[tor-scaling] Nov 20 meeting recap: metrics analysis needed

Rob Jansen rob.g.jansen at nrl.navy.mil
Wed Jan 15 23:29:29 UTC 2020



> On Jan 13, 2020, at 9:23 PM, Mike Perry <mikeperry at torproject.org> wrote:
> 
>> 
>> - This graph shows just the data from a single OnionPerf source. If we
>> add multiple sources, it gets even more overloaded. But we can't really
>> mix numbers from different sources, as they have their very own
>> connection characteristics that would skew results.
>> 
>> Happy to make more graphs. It might help to see a sketch or longer
>> description of what you expect to see. Thanks!
> 
> Hrm, I am not a data visualization expert, but what is most important
> for us to understand is the nature of the variance of performance,
> including the length of the long tail.
> 
> From your above plots, it looks like the experiment primarily negatively
> impacted the long tail of perf, and maybe even 95-99% perf, but not
> average perf. But I agree, even this much is hard to tell due to the
> scale needed to display the full tail in CDF form. Perhaps this means a
> clip at like 5-10 seconds for all graphs, to keep the X axis the same
> length, and then some additional way to quantify the length and quantity
> of the tail beyond the clip.
> 
> Basically, we want to be able to see if 0-99% CDF slope became wider or
> got additional lumps, and we want to see if the 1% tail got longer or
> shorter (and ideally also check if it has similar membership and data
> points over time in terms of participant relays and time values, for
> bug-hunting analysis).
> 
> We should definitely play around with a few different graphing methods
> though, to compare various ways of capturing this info.
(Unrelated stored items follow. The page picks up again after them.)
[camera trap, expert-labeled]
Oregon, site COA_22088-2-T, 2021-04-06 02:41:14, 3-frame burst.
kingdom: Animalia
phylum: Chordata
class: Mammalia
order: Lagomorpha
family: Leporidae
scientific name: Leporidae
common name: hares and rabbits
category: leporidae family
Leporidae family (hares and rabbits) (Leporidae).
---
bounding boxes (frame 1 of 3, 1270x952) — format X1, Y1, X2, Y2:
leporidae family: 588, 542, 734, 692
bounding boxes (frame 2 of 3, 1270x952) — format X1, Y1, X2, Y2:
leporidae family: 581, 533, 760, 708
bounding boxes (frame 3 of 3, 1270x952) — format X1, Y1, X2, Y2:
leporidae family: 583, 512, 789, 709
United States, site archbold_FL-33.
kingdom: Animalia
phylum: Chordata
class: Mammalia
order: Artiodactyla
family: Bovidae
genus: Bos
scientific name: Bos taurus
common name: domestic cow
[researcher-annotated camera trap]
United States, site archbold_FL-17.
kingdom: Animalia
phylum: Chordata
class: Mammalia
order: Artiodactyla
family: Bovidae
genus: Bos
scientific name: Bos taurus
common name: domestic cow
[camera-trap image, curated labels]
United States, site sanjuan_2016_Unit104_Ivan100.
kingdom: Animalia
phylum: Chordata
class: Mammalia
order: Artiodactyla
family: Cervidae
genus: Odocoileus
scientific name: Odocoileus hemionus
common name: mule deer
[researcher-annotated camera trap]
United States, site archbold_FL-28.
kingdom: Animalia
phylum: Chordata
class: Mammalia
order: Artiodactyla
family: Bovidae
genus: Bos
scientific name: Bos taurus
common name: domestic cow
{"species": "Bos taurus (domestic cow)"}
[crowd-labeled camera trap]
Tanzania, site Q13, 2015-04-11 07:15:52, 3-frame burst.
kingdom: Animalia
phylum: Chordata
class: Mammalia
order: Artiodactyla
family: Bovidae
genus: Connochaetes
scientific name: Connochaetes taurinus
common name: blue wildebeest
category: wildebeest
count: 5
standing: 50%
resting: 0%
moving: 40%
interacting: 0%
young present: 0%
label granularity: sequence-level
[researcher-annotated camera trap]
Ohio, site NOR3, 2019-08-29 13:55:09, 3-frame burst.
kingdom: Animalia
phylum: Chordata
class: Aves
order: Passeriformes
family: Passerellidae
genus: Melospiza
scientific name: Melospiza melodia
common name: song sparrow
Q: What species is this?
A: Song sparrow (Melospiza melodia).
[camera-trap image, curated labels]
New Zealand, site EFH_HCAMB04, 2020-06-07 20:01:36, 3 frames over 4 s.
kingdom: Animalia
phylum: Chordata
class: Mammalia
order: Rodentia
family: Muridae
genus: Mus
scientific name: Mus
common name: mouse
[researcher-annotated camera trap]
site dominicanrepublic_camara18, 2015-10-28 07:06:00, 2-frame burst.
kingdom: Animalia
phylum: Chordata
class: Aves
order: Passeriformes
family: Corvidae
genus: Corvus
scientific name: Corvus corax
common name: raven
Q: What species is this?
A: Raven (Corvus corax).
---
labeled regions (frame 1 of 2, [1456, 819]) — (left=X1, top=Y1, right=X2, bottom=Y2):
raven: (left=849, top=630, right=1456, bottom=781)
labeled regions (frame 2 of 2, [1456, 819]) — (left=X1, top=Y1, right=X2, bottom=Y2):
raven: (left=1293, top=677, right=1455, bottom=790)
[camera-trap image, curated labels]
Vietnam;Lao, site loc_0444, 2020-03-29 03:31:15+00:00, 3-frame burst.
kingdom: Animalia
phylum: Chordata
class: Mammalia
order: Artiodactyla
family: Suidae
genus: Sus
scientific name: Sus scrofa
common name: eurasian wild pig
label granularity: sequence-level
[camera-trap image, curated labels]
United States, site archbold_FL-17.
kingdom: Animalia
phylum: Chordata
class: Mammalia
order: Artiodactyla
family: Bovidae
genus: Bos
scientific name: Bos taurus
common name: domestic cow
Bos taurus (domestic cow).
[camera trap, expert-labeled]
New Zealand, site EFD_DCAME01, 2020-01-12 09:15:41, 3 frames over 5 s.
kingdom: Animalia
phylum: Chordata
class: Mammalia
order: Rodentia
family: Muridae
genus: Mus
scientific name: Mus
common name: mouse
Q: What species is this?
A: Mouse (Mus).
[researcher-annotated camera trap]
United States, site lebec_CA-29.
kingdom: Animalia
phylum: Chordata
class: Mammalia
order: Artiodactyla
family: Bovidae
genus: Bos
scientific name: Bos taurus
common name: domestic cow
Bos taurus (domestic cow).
I suggest that you abandon the CDFs, and use boxplots instead!

The y-axis can show the download time, and the x-axis can have one box per time period (moving to the right one spot means you move to the next time period and a new box). Each box encodes the CDF from that day, except as a boxplot that shows the 1st-3rd quartiles as the box, the error bars can extend from 0 - 99% percentiles, and you can add in the median and mean, and you could even show the outliers above the 99th percentile if you want.

The boxplots will allow you to get a sense of the range of the distribution, and also the skew.

I have not done these in R, but I've attached an example from python-matplotlib, which can also be found in Figure 5(c) in a recent paper:
https://www.robgjansen.com/publications/pointbreak-sec2019.pdf

(In my case I was varying the number of attack circuits in each box, but I hope you get the idea.)